• _Texto del ejercicio_:
⟨
La moralidad entra, así, en la sala de terapia. Y lo hace porque nunca estuvo del todo ausente, aun cuando a veces los terapeutas advirtieran sobre la necesidad de suspender el juicio y, sobre todo, lo que se adhiere a éste: la condena. Suspender el juicio no significa quedar exento y a salvo, como si los terapeutas fuéramos el correlato existencial de una Suiza cualquiera. Hay cuestiones que no se pueden abordar desde la más exigente neutralidad; tampoco desde el más desaforado dogmatismo ideológico. Cuestiones como la violencia relacional o el abuso exigen que nuestras posiciones éticas sean claras desde buen comienzo. La triple tarea del terapeuta será, entonces, la de sanar a la víctima, rehabilitar al agresor y evitar futuros abusos; cosa que sólo podrá hacerse si se tiene un fuerte sentido de lo que está bien y lo que está mal y no nos abandonamos al lánguido dar por bueno todo lo que sucede, simplemente.... porque sucede.
Ningún ser humano sufre más que aquel que ve cómo los suyos traicionan su confianza básica, inocente. No hay mayor desgarro que éste. Las heridas y vejaciones corporales se pueden ocultar, pero el dolor infligido al espíritu no tiene lugar donde esconderse. Traspasa el momento y se prolonga durante años, como rabia y vergüenza, coloreando la vida con su amargura de muerte. Las viejas religiones y las antiguas tragedias se habrían inspirado en este sufrimiento sangrante, para sacar a la luz este drama del espíritu.
⟩
• _Datos presentados_:
⟨
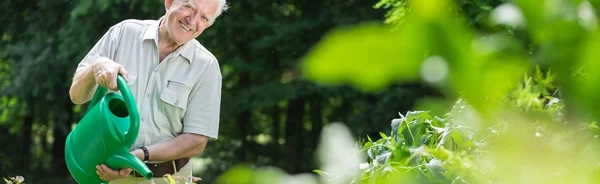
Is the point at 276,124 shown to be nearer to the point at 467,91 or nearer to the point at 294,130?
the point at 294,130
⟩
• _Actividad A_:
Responde, según el texto sobre la moralidad en la terapia:
(i) ¿Qué se adhiere al juicio?
(ii) ¿Qué cuestiones exigen posiciones éticas claras desde buen comienzo?
(iii) ¿Qué se puede ocultar?
• _Actividad B_:
Reproduce literalmente el texto sobre la moralidad en la terapia desde "Ningún ser humano" hasta "drama del espíritu.", ambos incluidos.
• _Actividad C_:
Enumera las tareas que, según el texto sobre la moralidad en la terapia, componen la triple tarea del terapeuta.

• _Solución A_:
(i) La condena.
(ii) La violencia relacional o el abuso.
(iii) Las heridas y vejaciones corporales.

• _Solución B_:
Ningún ser humano sufre más que aquel que ve cómo los suyos traicionan su confianza básica, inocente. No hay mayor desgarro que éste. Las heridas y vejaciones corporales se pueden ocultar, pero el dolor infligido al espíritu no tiene lugar donde esconderse. Traspasa el momento y se prolonga durante años, como rabia y vergüenza, coloreando la vida con su amargura de muerte. Las viejas religiones y las antiguas tragedias se habrían inspirado en este sufrimiento sangrante, para sacar a la luz este drama del espíritu.

• _Solución C_:
- Sanar a la víctima
- Rehabilitar al agresor
- Evitar futuros abusos